Наступила минута молчания. Я решил пустить шаману пулю в лоб, если он бросится на Ласану. Но он не бросился. Он подавил в себе вспышку ярости и лишь проговорил спокойным хриплым голосом:
— Он сегодня сдохнет! А ты смотри, змея, как бы и тебе не пришлось отправиться вслед за ним!
Проговорив это, он собрался уходить. Тогда Конесо подскочил к Ласане и, схватив ее за плечи, стал исступленно трясти.
— Если ты в своем уме и хочешь жить, — брызгал он слюной в припадке внезапной похоти и бешенства, — если хочешь жить, то ты знаешь, что делать! Только я, я один могу спасти тебя от смерти! Сейчас же отправляйся в мою хижину!..
— Не трогай меня! — услышал я твердый ответ. — Уйди!
— Я хочу, чтоб ты жила! — бесился и в то же время молил он. — Приказываю тебе…
Вдруг Конесо так же неожиданно отпустил ее и бросился вслед за Карапаной.

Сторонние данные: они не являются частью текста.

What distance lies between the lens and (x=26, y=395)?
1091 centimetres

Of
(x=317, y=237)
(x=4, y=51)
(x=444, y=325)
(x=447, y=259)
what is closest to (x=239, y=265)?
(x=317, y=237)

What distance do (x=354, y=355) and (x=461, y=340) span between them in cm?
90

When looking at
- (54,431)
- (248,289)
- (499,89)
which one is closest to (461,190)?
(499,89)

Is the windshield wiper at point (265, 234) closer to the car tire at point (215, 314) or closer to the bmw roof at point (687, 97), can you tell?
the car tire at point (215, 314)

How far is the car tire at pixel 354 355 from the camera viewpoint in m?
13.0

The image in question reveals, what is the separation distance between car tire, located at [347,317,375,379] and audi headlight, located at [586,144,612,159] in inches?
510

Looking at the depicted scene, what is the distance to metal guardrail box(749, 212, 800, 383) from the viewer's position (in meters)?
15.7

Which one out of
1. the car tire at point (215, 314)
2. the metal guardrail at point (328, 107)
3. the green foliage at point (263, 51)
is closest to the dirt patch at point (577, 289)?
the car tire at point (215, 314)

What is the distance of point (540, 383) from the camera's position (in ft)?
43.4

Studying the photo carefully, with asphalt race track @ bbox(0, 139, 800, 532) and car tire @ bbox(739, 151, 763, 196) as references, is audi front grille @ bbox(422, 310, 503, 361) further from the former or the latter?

После их ухода женщины сразу пришли в себя. Мать спросила у дочери, указывая на меня:
— Они трогали его?
— Нет, мама.
Старуху это успокоило, но не развеяло ее опасений. Женщины тотчас же принялись тщательно изучать травы, дарованные Карапаной, — не подмешал ли он туда яда, а я тем временем старательно обследовал пол возле ложа в том месте, где совершал свои загадочные действа шаман. Там стоял предназначенный только для меня кувшин с водой для питья и ничего больше! Вдруг меня осенило! Так вот в чем дело — сомнений не оставалось: услышанное мной бульканье исходило из кувшина, в котором что-то размешивалось. Яд? Конечно, яд. Вот отчего шаман и был так уверен, что еще сегодня я распрощаюсь с этим миром.
Я велел Ласане принести черепок, налить в него воды из моего кувшина и напоить пса, прибежавшего к нашей хижине вместе с двумя непрошеными гостями и продолжавшего бегать поблизости.
— Это пес Конесо, — заметила мать Ласаны.